Deux semaines d’ici la fin de l’année et toujours pas de loi de Finances 2022 ! Entre la confiance des responsables et l’inquiétude des experts, on ne sait pas à quel saint se vouer.
La Professeure universitaire et Directrice du Laboratoire d’intégration économique internationale, Fatma Marrakchi Charfi, a déclaré que réellement, ça sera compliqué de structurer le budget 2022 sans l’accord du FMI : « Sincèrement, je ne vois pas comment sans un accord avec le FMI, on peut financer notre budget 2022. Même avec accord du FMI, je pense qu’il va y avoir des modifications au niveau des impôts. S’il n’y aura pas des modifications au niveau des barèmes pour les sociétés ou bien pour l’IRPP par exemple, il y aura certainement une augmentation au niveau de la TVA pour certaines activités ou un réaménagement quelconque au niveau des barèmes, même pour les droits de consommation. Certainement, je ne vois pas d’autres solutions mis à part un accord avec le FMI, qui n’est pas suffisant en lui-même, mais qui reste, tout de même, une locomotive pour drainer les autres ressources des autres bailleurs de fonds multilatéraux (BM, BAD, KFW…) ».

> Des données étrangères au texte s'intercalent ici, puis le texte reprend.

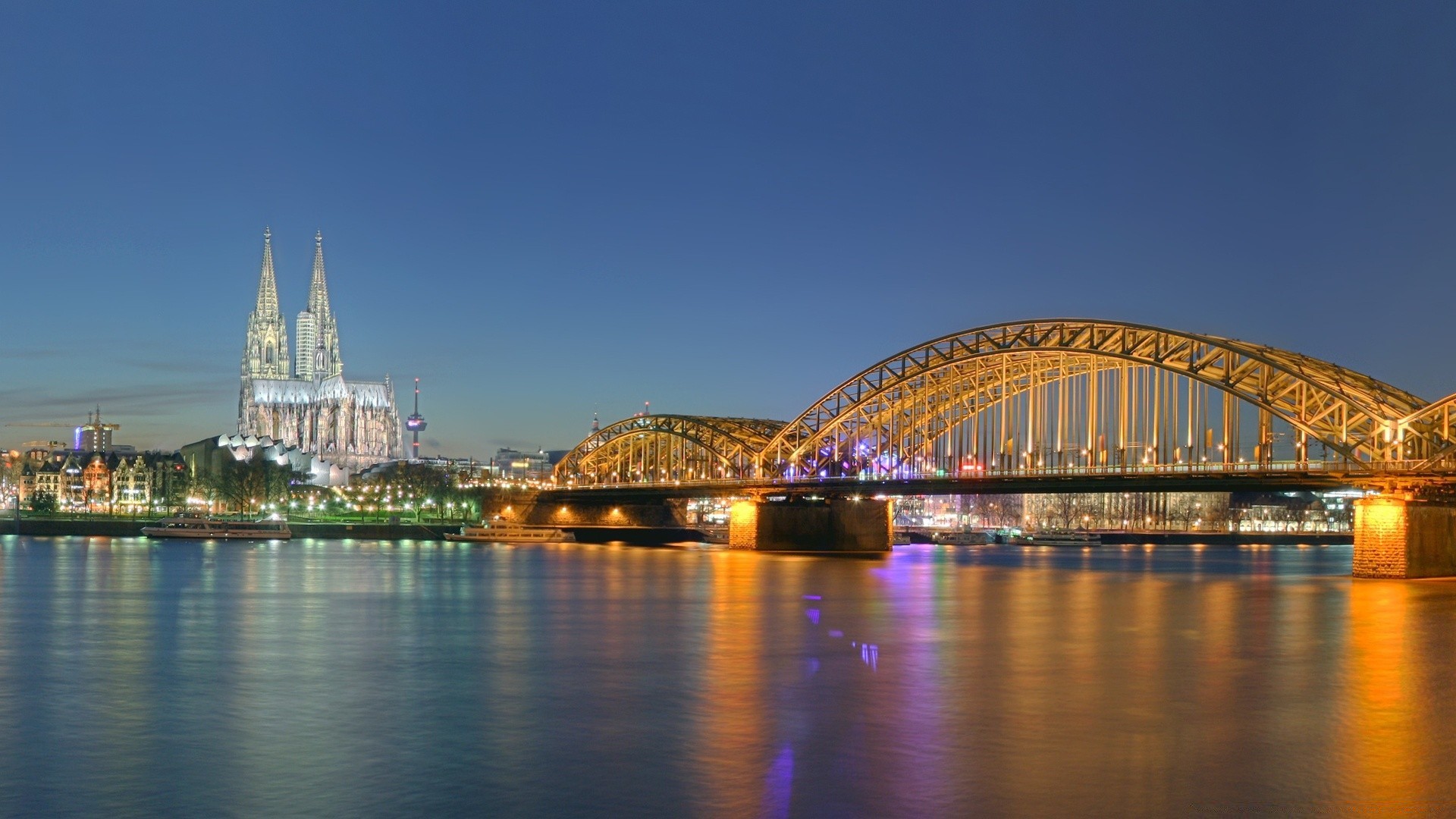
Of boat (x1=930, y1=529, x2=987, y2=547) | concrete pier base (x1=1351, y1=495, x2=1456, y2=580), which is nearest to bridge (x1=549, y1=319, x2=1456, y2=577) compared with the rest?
concrete pier base (x1=1351, y1=495, x2=1456, y2=580)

Mme Charfi a rappelé que 40% du budget vont aux salaires, une autre partie dédiée aux interventions des subventions qui ne dépendent pas de nous. Elle dépend, explique-t-elle, des prix internationaux qui sont en train de flamber (prix de l’énergie, frais du blé) : « Nous sommes obligés de subventionner, du moins en vertu du système actuel de compensation, en attendant le train de la réformes».
L’universitaire a fait savoir qu’il n’y a pas trente six mille solutions. Ce sont les recettes fiscales et non fiscales. Les recettes fiscales, c’est essentiellement de l’IRPP et de l’IS. Les recettes indirectes, c’est les taxations (les droits de douane, la TVA et les droits de consommation) ».
« Ça ne marche pas avec des slogans »
Sur ce, Mme Charfi estime que le Gouvernement devrait présenter un programme de réformes qui soit faisable. Le Gouvernement doit présenter sa volonté et la faisabilité des mesures proposées lors du programme de réformes. Et d’ajouter : « Même si on parvient cette année, par miracle à boucler les budgets 2021 et 2022, on n’est quand même pas sorti de l’auberge pour les autres exercices. Il faut absolument entamer les réformes pour assainir le budget de l’Etat, diminuer le trend de vie de l’Etat et réallouer autrement les dépenses de l’Etat tout en ayant un espace budgétaire suffisant pour stimuler l’investissement public. Sans investissement public, l’investissement privé et l’investissement direct étranger ne viendront pas ».
Fatma Marrakchi Charfi précise que ce Gouvernement provisoire doit donner un ensemble de réformes à engager ainsi que des signes au niveau d’une L.F 2022 avec des mesures concrètes qui doivent être mises en œuvre incessamment.
« Il faut que les choses ssoient sérieusement faites avec des ratios, des échéances et avec des objectifs clairs et surtout chiffrés. Les négociations avec le FMI ne marchent pas avec des slogans. De toutes les façons, le Fonds monétaire ne veut pas juste un accord avec le Gouvernement, mais aussi avec les partenaires sociaux », a-t-elle souligné.
« Il faut communiquer »
La Professeure indique qu’il faut communiquer, s’entendre avec les partenaires sociaux en toute transparence.
« Avant d’engager les réformes, une campagne de communication très importante est indispensable pour mettre les points sur les « i ». On ne peut pas emballer et emporter les gens dans un programme de réformes sans une communication suffisante», a-t-elle affirmé.
« Mauvaise chose »
En ce qui concerne le financement de la BCT du déficit du budget 2022, Mme Charfi a déclaré que « dans la loi de la Banque Centrale, il n’y a pas d’articles qui disent que l’Institut d’émission peut financer directement le budget de l’Etat, mais l’année dernière le Gouverneur de la BCT a eu l’accord de l’ARP. Je pense que cette année, l’accord doit être donné par le Président de la République. A mon sens, ce n’est pas quelque chose qui est souhaité. C’est une mauvaise manière de financer le budget de l’Etat ».